**What is asked**
Copy the whole listing below word for word. Leave the pictures out.

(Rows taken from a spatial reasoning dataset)
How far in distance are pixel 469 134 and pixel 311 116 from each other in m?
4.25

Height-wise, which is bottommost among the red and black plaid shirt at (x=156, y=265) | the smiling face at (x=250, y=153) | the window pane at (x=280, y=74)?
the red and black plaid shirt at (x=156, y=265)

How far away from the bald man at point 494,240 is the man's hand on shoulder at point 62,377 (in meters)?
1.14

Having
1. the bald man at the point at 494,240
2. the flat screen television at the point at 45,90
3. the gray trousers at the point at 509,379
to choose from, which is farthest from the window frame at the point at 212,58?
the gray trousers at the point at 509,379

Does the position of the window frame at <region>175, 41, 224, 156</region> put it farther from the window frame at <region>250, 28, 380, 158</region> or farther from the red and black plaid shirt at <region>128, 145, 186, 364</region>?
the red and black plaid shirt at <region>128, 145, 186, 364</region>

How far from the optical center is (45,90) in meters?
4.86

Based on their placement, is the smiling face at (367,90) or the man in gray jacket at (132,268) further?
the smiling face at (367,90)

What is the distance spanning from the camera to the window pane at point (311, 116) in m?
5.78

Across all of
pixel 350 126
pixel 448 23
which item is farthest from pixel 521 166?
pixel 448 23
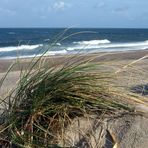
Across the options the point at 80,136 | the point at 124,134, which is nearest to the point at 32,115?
the point at 80,136

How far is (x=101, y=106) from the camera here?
3922 millimetres

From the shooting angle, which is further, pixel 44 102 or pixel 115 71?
pixel 115 71

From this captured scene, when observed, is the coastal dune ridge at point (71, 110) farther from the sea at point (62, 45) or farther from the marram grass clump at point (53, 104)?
the sea at point (62, 45)

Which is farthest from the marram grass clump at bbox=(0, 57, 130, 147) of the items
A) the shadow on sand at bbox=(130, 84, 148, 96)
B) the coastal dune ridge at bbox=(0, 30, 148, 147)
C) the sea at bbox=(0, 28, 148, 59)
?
the shadow on sand at bbox=(130, 84, 148, 96)

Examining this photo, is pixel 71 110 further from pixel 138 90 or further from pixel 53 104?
pixel 138 90

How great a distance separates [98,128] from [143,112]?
419 millimetres

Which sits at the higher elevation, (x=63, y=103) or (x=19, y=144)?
(x=63, y=103)

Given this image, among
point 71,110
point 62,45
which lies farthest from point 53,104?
point 62,45

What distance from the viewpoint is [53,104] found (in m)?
3.89

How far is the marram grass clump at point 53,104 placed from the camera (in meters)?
3.81

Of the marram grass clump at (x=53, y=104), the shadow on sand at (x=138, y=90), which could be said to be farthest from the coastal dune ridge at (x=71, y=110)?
the shadow on sand at (x=138, y=90)

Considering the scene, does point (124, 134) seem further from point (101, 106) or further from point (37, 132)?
point (37, 132)

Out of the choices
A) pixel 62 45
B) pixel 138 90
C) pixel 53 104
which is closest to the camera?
pixel 53 104

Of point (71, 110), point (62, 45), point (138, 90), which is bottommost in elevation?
point (62, 45)
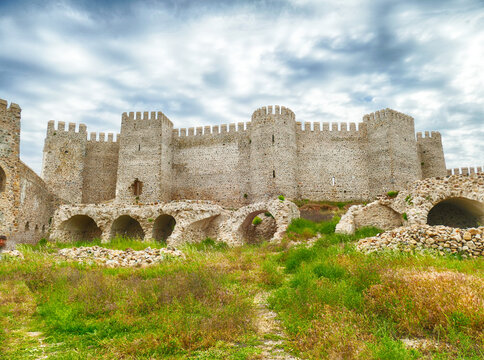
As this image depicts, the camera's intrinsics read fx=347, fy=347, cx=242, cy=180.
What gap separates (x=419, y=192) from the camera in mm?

**Solution to the problem**
How far in distance are pixel 469 134 and pixel 311 116 from each other in m?
4.25

Height-wise, which is bottommost among the red and black plaid shirt at (x=156, y=265) | the smiling face at (x=250, y=153) | the window pane at (x=280, y=74)?
the red and black plaid shirt at (x=156, y=265)

How far away from the bald man at point 494,240 is the man's hand on shoulder at point 62,377 (in meters)?
1.14

Having
1. the bald man at the point at 494,240
2. the flat screen television at the point at 45,90
3. the gray trousers at the point at 509,379
to choose from, which is farthest from the window frame at the point at 212,58?
the gray trousers at the point at 509,379

Does the position of the window frame at <region>175, 41, 224, 156</region> put it farther from the window frame at <region>250, 28, 380, 158</region> or farther from the red and black plaid shirt at <region>128, 145, 186, 364</region>?
the red and black plaid shirt at <region>128, 145, 186, 364</region>

How far from the optical center is (45,90) in meters?
4.86

Based on their placement, is the smiling face at (367,90) or the man in gray jacket at (132,268) further?
the smiling face at (367,90)

What is the distance spanning from the camera to the window pane at point (311, 116) in m?
5.78

Across all of
pixel 350 126
pixel 448 23
which item is farthest from pixel 521 166?
pixel 448 23
Across the options the point at 80,136 | the point at 124,134, which is nearest to the point at 32,115?
the point at 80,136

How far is (x=101, y=106) from the camera here?
3922 millimetres

From the shooting angle, which is further, pixel 44 102 or pixel 115 71?
pixel 115 71

From this captured scene, when observed, is the coastal dune ridge at point (71, 110) farther from the sea at point (62, 45) or farther from the marram grass clump at point (53, 104)?
the sea at point (62, 45)

Which is farthest from the marram grass clump at bbox=(0, 57, 130, 147) of the items
A) the shadow on sand at bbox=(130, 84, 148, 96)
B) the coastal dune ridge at bbox=(0, 30, 148, 147)
C) the sea at bbox=(0, 28, 148, 59)
?
the shadow on sand at bbox=(130, 84, 148, 96)

Examining this photo, is pixel 71 110 further from pixel 138 90 or further from pixel 53 104?
pixel 138 90

How great a distance separates [98,128] from [143,112]?
419 millimetres

Which sits at the higher elevation, (x=63, y=103) or (x=19, y=144)?
(x=63, y=103)

Given this image, among
point 71,110
point 62,45
which lies farthest from point 53,104?
point 62,45

What distance from the viewpoint is [53,104] found (in m)?
3.89

How far is the marram grass clump at point 53,104 placed from the camera (in meters)?
3.81

Of the marram grass clump at (x=53, y=104), the shadow on sand at (x=138, y=90), which could be said to be farthest from the coastal dune ridge at (x=71, y=110)?
the shadow on sand at (x=138, y=90)

Considering the scene, does point (124, 134) seem further from point (101, 106) or further from point (37, 132)?
point (37, 132)

Out of the choices
A) pixel 62 45
B) pixel 138 90
C) pixel 53 104
which is closest to the camera?
pixel 53 104

Of point (71, 110), point (62, 45), point (138, 90), which is bottommost in elevation?
point (62, 45)
As this image depicts, the camera's intrinsics read fx=347, fy=347, cx=242, cy=180.
What gap separates (x=419, y=192) from the camera in mm?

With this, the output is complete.